Rasulullah bersabda : “Puasa yang paling utama setelah Ramadhan adalah puasa di bula Allah (yaitu) Muharram. Sedangkan shalat yang paling utama setelah shalat fardhu adalah shalat malam”. (H.R.Muslim)
Salah seorang ahli tafsir dari kalangan tabi’in Qatadah bin Di’amah Sadusi ra. menyatakan, “Amal sholeh lebih besar pahalanya jika dikerjakan di bulan-bulan haram sebagaimana kezhaliman di bulan-bulan haram lebih besar dosanya dibandingkan dengan kezholiman yang dikerjakan di bulan-bulan lain meskipun secara umum kezholiman adalah dosa yang besar”. (Tafsir Al-Baghawi dan Tafsir Ibn Katsir)
Para ulama bersepakat bahwa keempat bulan haram tersebut memiliki keutamaan dibandingkan dengan bulan-bulan yang lain selain Ramadhan, namun demikian mereka berbeda pendapat, bulan apakah yang paling afdhal diantara keempat bulan haram yang ada? Imam Hasan Al-Bashri ra. berkata, “Sesungguhnya Allah telah memulai waktu yang setahun dengan bulan haram (Muharram) lalu menutupnya juga dengan bulan haram (Dzulhijjah) dan tidak ada bulan dalam setahun setelah bulan Ramadhan yang lebih agung di sisi Allah melebihi bulan Muharram”. (Lathoif Al-Ma’arif hal.36)

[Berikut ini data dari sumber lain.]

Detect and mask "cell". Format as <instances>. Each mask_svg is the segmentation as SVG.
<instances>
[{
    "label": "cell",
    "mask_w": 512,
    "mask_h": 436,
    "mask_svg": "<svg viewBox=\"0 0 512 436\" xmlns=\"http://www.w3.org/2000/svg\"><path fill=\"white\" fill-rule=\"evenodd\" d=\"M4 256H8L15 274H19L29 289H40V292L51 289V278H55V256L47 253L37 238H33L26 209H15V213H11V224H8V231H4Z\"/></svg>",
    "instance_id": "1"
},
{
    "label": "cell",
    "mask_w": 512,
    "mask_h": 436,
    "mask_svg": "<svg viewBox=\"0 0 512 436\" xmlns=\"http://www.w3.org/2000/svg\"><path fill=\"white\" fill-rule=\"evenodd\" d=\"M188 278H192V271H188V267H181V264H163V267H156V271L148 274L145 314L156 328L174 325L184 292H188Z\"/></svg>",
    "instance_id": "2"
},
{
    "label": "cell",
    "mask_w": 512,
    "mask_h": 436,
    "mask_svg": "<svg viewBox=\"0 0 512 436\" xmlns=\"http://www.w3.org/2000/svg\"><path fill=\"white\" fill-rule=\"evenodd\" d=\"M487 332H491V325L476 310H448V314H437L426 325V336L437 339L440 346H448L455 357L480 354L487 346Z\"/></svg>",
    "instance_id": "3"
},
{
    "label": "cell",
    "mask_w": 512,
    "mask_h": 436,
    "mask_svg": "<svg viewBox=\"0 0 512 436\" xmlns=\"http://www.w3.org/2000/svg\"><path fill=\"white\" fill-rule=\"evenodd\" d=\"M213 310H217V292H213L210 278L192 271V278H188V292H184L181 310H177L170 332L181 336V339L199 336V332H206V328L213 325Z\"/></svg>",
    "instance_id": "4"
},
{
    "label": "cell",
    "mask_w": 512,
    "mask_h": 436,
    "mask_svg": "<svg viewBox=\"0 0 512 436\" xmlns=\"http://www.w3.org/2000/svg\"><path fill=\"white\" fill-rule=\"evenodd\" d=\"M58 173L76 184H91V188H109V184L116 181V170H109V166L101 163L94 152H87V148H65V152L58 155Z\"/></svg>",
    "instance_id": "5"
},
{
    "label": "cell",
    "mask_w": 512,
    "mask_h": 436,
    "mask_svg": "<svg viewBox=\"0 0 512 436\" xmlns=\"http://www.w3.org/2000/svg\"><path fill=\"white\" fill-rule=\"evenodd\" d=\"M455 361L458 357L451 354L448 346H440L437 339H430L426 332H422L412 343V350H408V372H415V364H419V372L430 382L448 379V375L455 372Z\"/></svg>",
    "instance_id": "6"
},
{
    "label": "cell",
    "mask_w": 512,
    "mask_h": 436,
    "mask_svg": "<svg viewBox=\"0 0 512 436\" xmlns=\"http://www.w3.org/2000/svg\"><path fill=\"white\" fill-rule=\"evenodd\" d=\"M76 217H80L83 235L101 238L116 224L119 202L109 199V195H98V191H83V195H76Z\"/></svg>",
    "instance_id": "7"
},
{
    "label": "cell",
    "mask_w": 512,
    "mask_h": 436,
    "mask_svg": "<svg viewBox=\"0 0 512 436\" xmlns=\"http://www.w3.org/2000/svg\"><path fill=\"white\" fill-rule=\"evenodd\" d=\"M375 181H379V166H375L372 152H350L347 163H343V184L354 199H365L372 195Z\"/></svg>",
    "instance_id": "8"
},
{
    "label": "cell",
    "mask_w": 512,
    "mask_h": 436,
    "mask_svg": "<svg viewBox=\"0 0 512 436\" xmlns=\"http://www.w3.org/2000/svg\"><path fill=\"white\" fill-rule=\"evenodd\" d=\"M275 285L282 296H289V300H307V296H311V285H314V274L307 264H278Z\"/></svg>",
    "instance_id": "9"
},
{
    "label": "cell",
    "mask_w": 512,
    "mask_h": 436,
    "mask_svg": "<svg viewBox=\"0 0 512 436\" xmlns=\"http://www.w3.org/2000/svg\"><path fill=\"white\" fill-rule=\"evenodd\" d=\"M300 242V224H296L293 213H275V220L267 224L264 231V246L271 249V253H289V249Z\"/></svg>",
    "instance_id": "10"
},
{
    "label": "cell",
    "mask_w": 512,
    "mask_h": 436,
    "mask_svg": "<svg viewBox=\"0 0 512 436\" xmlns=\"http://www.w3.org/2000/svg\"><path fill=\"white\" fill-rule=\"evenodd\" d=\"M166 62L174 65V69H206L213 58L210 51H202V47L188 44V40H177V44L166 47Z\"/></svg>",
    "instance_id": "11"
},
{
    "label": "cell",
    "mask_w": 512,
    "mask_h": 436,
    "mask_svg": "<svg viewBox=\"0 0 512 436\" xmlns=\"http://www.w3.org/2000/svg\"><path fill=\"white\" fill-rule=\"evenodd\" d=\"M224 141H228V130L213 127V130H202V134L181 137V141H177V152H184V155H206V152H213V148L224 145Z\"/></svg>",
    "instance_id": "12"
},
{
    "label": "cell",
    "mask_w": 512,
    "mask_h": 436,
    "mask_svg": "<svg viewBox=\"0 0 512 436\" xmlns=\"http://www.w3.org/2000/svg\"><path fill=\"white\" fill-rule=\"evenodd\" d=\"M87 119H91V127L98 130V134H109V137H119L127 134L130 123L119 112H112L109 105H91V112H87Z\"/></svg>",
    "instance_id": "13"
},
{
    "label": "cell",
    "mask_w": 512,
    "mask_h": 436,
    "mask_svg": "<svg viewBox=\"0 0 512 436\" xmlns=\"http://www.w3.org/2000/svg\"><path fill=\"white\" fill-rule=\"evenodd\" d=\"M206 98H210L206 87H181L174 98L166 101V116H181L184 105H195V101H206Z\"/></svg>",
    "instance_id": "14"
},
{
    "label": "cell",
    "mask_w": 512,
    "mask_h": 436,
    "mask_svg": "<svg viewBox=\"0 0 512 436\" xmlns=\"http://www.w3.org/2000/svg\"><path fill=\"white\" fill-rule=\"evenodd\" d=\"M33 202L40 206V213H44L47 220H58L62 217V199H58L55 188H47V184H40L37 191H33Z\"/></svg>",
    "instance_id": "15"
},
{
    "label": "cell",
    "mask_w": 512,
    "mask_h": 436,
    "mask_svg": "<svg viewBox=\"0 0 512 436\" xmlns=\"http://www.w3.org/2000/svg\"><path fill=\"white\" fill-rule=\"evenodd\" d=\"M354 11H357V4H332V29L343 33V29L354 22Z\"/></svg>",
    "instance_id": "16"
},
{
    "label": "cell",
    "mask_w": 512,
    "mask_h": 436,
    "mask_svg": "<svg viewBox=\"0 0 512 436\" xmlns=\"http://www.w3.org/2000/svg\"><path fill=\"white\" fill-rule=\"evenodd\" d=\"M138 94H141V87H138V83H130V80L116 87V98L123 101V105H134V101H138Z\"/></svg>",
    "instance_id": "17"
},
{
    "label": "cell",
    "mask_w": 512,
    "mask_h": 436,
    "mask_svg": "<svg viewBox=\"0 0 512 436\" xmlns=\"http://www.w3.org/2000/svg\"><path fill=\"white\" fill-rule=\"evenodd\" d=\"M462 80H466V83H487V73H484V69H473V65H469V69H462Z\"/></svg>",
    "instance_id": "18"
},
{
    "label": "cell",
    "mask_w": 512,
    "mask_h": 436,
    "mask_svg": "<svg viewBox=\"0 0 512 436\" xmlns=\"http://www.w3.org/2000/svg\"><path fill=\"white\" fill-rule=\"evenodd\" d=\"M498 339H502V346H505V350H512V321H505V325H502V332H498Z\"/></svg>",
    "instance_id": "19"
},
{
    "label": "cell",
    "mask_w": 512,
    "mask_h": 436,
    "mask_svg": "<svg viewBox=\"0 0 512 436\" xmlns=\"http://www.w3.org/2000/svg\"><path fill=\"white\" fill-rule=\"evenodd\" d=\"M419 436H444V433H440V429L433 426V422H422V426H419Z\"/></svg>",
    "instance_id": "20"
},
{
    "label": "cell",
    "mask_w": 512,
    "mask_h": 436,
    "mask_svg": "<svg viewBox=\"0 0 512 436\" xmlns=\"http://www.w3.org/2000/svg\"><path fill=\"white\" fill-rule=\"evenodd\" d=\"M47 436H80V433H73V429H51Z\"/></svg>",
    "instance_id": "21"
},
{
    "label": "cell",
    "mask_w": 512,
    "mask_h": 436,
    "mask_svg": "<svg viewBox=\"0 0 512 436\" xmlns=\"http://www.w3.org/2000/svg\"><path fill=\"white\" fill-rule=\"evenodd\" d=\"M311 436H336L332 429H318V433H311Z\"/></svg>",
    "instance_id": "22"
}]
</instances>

Adapun fadilah dan keutamaan-keutamaan bulan muharram telah dirangkup oleh Al-Imam Ibnu Rajab Al-Hanbali ra. dalam kitabnya “Lathoif Al-Ma’aarif Fiimaa Limawaasimil ‘Aam minal Wazhoif”, beliau telah merinci keutamaan beberapa bulan yang ada beserta amalan-amalan sholeh yang dianjurkan padanya, diantaranya:
Pertama: Bulan Muharram Merupakan Salah Satu Diantara Bulan-Bulan Haram:
seperti yang terdapat dalam irman Allah QS. At-Taubah: 36: bahwa,"Sesungguhnya bilangan bulan pada sisi Allah ialah dua belas bulan, dalam ketetapan Allah di waktu Dia menciptakan langit dan bumi, di antaranya empat bulan haram. Itulah (ketetapan) agama yang lurus, maka janganlah kamu menganiaya diri kamu dalam bulan yang empat itu, dan perangilah kaum musyrikin itu semuanya sebagaimana merekapun memerangi kamu semuanya; dan ketahuilah bahwasanya Allah beserta orang-orang yang bertakwa”.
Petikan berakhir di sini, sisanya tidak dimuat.